» Goal:
Rewrite every line of the rows below as a Markdown table with the columns Number and Line, numbering each line in order and skipping blank lines. Leave the pictures out of the table.
>> start
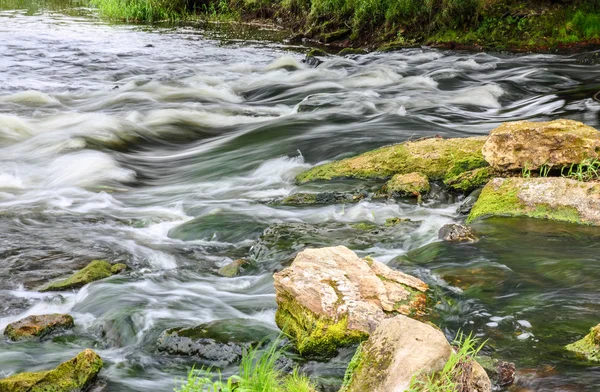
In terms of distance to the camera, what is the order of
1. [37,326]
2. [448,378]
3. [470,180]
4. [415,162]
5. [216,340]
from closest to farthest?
[448,378] → [216,340] → [37,326] → [470,180] → [415,162]

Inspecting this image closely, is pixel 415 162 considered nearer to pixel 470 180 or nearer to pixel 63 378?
pixel 470 180

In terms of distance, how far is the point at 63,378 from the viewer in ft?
13.0

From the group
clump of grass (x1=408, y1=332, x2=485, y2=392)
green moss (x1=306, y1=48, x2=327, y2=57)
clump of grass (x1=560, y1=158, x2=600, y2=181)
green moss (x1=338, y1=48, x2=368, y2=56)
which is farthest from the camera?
green moss (x1=338, y1=48, x2=368, y2=56)

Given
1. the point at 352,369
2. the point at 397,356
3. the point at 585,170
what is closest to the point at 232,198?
the point at 585,170

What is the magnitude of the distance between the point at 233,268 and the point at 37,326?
1764 mm

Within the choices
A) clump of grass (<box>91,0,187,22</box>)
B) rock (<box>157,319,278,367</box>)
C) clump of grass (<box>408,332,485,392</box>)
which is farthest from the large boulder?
clump of grass (<box>91,0,187,22</box>)

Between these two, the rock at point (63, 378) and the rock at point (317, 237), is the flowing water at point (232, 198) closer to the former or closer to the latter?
the rock at point (317, 237)

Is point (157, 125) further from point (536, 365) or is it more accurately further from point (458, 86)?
point (536, 365)

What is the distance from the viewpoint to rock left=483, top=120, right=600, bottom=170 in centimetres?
706

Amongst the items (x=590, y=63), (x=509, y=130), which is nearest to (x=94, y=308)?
(x=509, y=130)

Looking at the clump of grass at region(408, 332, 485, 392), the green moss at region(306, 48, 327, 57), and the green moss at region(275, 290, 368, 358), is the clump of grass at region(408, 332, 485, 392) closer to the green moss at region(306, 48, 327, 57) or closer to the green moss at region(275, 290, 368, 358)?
the green moss at region(275, 290, 368, 358)

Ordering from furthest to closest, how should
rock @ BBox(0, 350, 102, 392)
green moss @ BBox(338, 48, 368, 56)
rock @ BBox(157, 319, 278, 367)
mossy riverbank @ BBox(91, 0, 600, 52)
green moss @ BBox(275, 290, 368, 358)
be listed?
green moss @ BBox(338, 48, 368, 56)
mossy riverbank @ BBox(91, 0, 600, 52)
rock @ BBox(157, 319, 278, 367)
green moss @ BBox(275, 290, 368, 358)
rock @ BBox(0, 350, 102, 392)

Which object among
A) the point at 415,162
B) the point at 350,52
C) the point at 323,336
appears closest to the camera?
the point at 323,336

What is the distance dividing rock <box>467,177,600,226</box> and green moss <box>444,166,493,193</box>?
0.76 metres
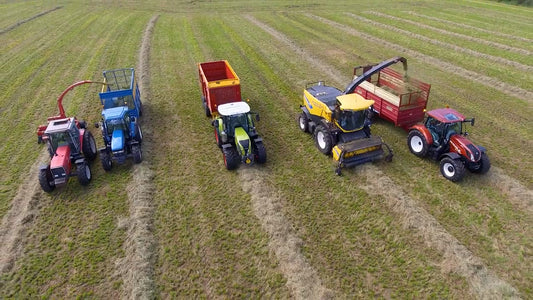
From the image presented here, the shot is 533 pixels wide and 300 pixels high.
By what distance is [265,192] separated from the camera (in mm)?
9695

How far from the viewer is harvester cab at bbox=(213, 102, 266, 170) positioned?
10.5 m

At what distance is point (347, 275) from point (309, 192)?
116 inches

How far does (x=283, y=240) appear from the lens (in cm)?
811

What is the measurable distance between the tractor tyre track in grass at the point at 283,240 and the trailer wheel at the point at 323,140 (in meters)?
2.55

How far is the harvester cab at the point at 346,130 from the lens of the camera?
1043 cm

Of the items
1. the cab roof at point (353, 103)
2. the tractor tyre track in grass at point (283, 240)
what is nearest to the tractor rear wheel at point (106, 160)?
the tractor tyre track in grass at point (283, 240)

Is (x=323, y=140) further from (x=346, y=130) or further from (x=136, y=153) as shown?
(x=136, y=153)

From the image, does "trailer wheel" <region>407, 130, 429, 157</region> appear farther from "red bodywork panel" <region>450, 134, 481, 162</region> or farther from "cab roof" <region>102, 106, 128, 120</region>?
"cab roof" <region>102, 106, 128, 120</region>

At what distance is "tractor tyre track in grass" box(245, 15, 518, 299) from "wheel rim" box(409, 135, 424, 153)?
5.84 ft

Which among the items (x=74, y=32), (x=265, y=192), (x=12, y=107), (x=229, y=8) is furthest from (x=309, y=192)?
(x=229, y=8)

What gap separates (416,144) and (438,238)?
4081mm

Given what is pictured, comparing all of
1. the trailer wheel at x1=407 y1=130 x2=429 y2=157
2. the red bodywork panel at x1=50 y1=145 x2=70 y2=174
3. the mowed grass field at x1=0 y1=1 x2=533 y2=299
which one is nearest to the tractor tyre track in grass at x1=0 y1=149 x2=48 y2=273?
the mowed grass field at x1=0 y1=1 x2=533 y2=299

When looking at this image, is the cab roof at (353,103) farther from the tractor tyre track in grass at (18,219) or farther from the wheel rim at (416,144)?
the tractor tyre track in grass at (18,219)

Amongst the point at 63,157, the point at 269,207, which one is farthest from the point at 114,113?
the point at 269,207
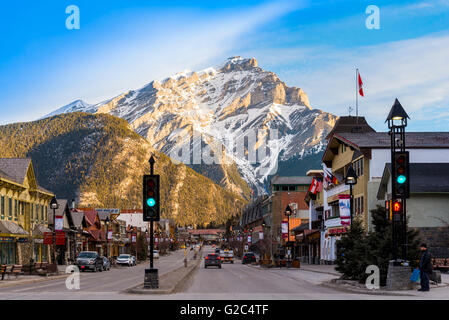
>> end
» Task answer:
| Number | Line |
|---|---|
| 1 | In terms of distance to the camera, what is the order of |
| 2 | 1. [37,326] |
| 3 | 2. [448,378] |
| 4 | 3. [470,180] |
| 5 | 4. [415,162] |
| 6 | 5. [216,340] |
| 7 | from closest to farthest? |
| 8 | [448,378] → [216,340] → [37,326] → [470,180] → [415,162] |
| 9 | Inspecting this image closely, is pixel 415 162 considered nearer to pixel 470 180 or nearer to pixel 63 378? |
| 10 | pixel 470 180 |
| 11 | In terms of distance, how far is the point at 63,378 from the viewer in ft? |
| 12 | 13.0 |
| 13 | From the group |
| 14 | clump of grass (x1=408, y1=332, x2=485, y2=392) |
| 15 | green moss (x1=306, y1=48, x2=327, y2=57) |
| 16 | clump of grass (x1=560, y1=158, x2=600, y2=181) |
| 17 | green moss (x1=338, y1=48, x2=368, y2=56) |
| 18 | which is farthest from the camera? |
| 19 | green moss (x1=338, y1=48, x2=368, y2=56) |
| 20 | Given |
| 21 | 1. the point at 352,369 |
| 22 | 2. the point at 397,356 |
| 23 | 3. the point at 585,170 |
| 24 | what is closest to the point at 232,198? |
| 25 | the point at 585,170 |
| 26 | What is the magnitude of the distance between the point at 233,268 and the point at 37,326? |
| 27 | 1764 mm |
| 28 | Within the choices |
| 29 | A) clump of grass (<box>91,0,187,22</box>) |
| 30 | B) rock (<box>157,319,278,367</box>) |
| 31 | C) clump of grass (<box>408,332,485,392</box>) |
| 32 | which is farthest from the large boulder? |
| 33 | clump of grass (<box>91,0,187,22</box>) |
| 34 | Between these two, the rock at point (63, 378) and the rock at point (317, 237), is the flowing water at point (232, 198) closer to the former or closer to the latter? |
| 35 | the rock at point (317, 237) |
| 36 | Is point (157, 125) further from point (536, 365) or is it more accurately further from point (458, 86)? |
| 37 | point (536, 365) |
| 38 | What is the distance from the viewpoint to rock left=483, top=120, right=600, bottom=170 in centimetres? |
| 39 | 706 |
| 40 | Amongst the items (x=590, y=63), (x=509, y=130), which is nearest to (x=94, y=308)? |
| 41 | (x=509, y=130) |
| 42 | Looking at the clump of grass at region(408, 332, 485, 392), the green moss at region(306, 48, 327, 57), and the green moss at region(275, 290, 368, 358), is the clump of grass at region(408, 332, 485, 392) closer to the green moss at region(306, 48, 327, 57) or closer to the green moss at region(275, 290, 368, 358)? |
| 43 | the green moss at region(275, 290, 368, 358) |
| 44 | Ordering from furthest to closest, how should |
| 45 | rock @ BBox(0, 350, 102, 392) |
| 46 | green moss @ BBox(338, 48, 368, 56) |
| 47 | rock @ BBox(157, 319, 278, 367) |
| 48 | mossy riverbank @ BBox(91, 0, 600, 52) |
| 49 | green moss @ BBox(275, 290, 368, 358) |
| 50 | be listed? |
| 51 | green moss @ BBox(338, 48, 368, 56) |
| 52 | mossy riverbank @ BBox(91, 0, 600, 52) |
| 53 | rock @ BBox(157, 319, 278, 367) |
| 54 | green moss @ BBox(275, 290, 368, 358) |
| 55 | rock @ BBox(0, 350, 102, 392) |
| 56 | Which object among |
| 57 | A) the point at 415,162 |
| 58 | B) the point at 350,52 |
| 59 | C) the point at 323,336 |
| 60 | appears closest to the camera? |
| 61 | the point at 323,336 |
| 62 | What is the distance dividing rock <box>467,177,600,226</box> and green moss <box>444,166,493,193</box>? |
| 63 | 0.76 metres |
| 64 | From the image presented here, the shot is 533 pixels wide and 300 pixels high. |
| 65 | By what distance is [265,192] separated from the camera (in mm)? |
| 66 | 9695 |
| 67 | How far from the viewer is harvester cab at bbox=(213, 102, 266, 170) positioned? |
| 68 | 10.5 m |
| 69 | At what distance is point (347, 275) from point (309, 192)? |
| 70 | 116 inches |
| 71 | How far does (x=283, y=240) appear from the lens (in cm)? |
| 72 | 811 |
| 73 | What is the measurable distance between the tractor tyre track in grass at the point at 283,240 and the trailer wheel at the point at 323,140 (in meters)? |
| 74 | 2.55 |
| 75 | How far is the harvester cab at the point at 346,130 from the lens of the camera? |
| 76 | 1043 cm |
| 77 | Of the items |
| 78 | 1. the cab roof at point (353, 103) |
| 79 | 2. the tractor tyre track in grass at point (283, 240) |
| 80 | what is nearest to the tractor rear wheel at point (106, 160)? |
| 81 | the tractor tyre track in grass at point (283, 240) |
| 82 | Is (x=323, y=140) further from (x=346, y=130) or further from (x=136, y=153) as shown? |
| 83 | (x=136, y=153) |
| 84 | From the image, does "trailer wheel" <region>407, 130, 429, 157</region> appear farther from "red bodywork panel" <region>450, 134, 481, 162</region> or farther from "cab roof" <region>102, 106, 128, 120</region>? |
| 85 | "cab roof" <region>102, 106, 128, 120</region> |
| 86 | At what distance is "tractor tyre track in grass" box(245, 15, 518, 299) from "wheel rim" box(409, 135, 424, 153)? |
| 87 | 5.84 ft |
| 88 | Which among the items (x=74, y=32), (x=265, y=192), (x=12, y=107), (x=229, y=8) is furthest from (x=309, y=192)? |
| 89 | (x=229, y=8) |
| 90 | What gap separates (416,144) and (438,238)? |
| 91 | 4081mm |
| 92 | Given what is pictured, comparing all of |
| 93 | 1. the trailer wheel at x1=407 y1=130 x2=429 y2=157 |
| 94 | 2. the red bodywork panel at x1=50 y1=145 x2=70 y2=174 |
| 95 | 3. the mowed grass field at x1=0 y1=1 x2=533 y2=299 |
| 96 | which one is nearest to the tractor tyre track in grass at x1=0 y1=149 x2=48 y2=273? |
| 97 | the mowed grass field at x1=0 y1=1 x2=533 y2=299 |
| 98 | When looking at this image, is the cab roof at (353,103) farther from the tractor tyre track in grass at (18,219) or farther from the wheel rim at (416,144)? |
| 99 | the tractor tyre track in grass at (18,219) |
| 100 | Amongst the point at 63,157, the point at 269,207, which one is farthest from the point at 114,113? |
| 101 | the point at 269,207 |